Collected data
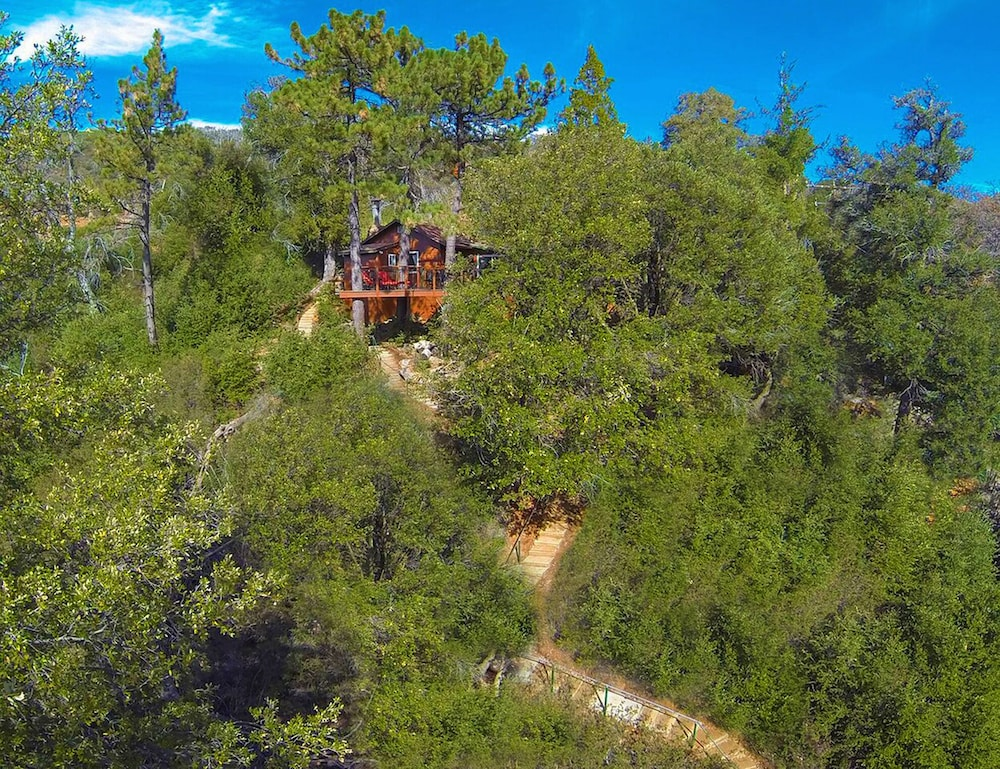 Property Grounds, *** LUXURIOUS TREE-HOUSE***  SPA + PANORAMIC LAKE VIEW - We thoroughly Disinfect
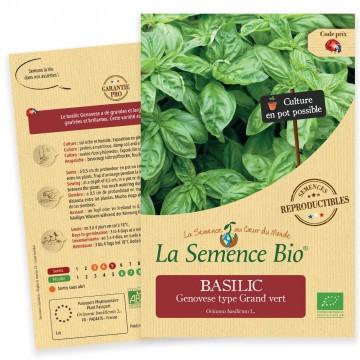 Basilic Genovese bio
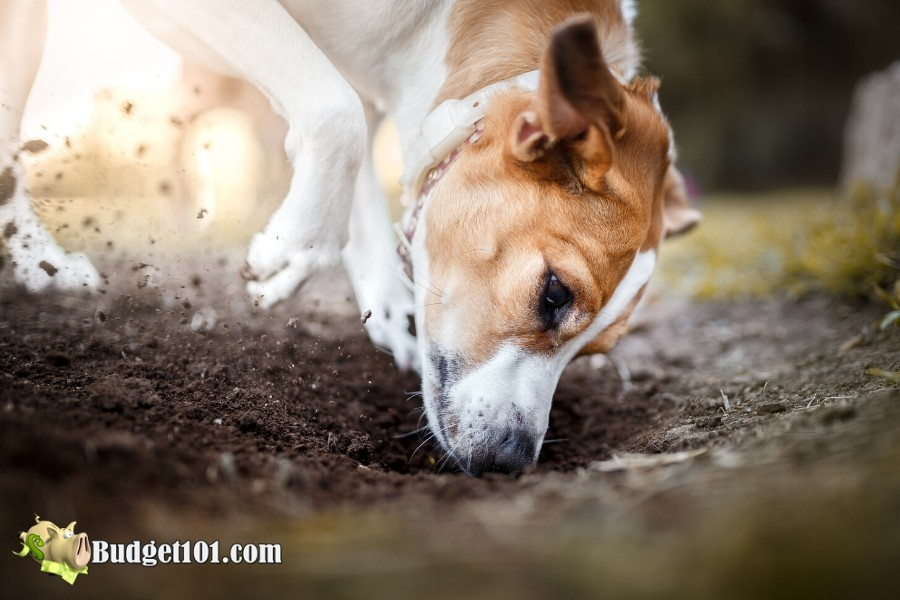 b101-repel-dogs-from-garden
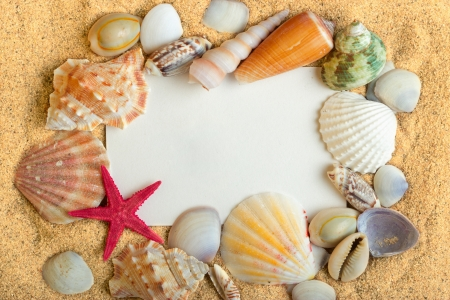 land shell: Sea shells lying on the pure golden sand with white card  Macro  Copy space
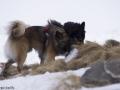 s IJslandse Honden 05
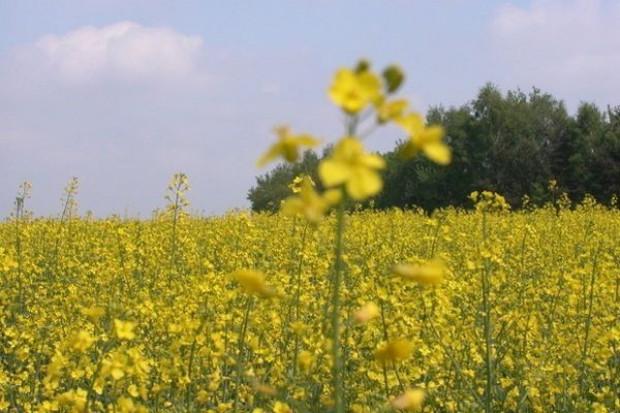 PSPO: Mijający sezon należy zaliczyć do niesprzyjających dla uprawy rzepaku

Problem requirements:
Without the pictures, reproduce every entry exactly as written.

Answer for the task:
 Property Grounds, *** LUXURIOUS TREE-HOUSE***  SPA + PANORAMIC LAKE VIEW - We thoroughly Disinfect
 Basilic Genovese bio
 b101-repel-dogs-from-garden
 land shell: Sea shells lying on the pure golden sand with white card  Macro  Copy space
 s IJslandse Honden 05
 PSPO: Mijający sezon należy zaliczyć do niesprzyjających dla uprawy rzepaku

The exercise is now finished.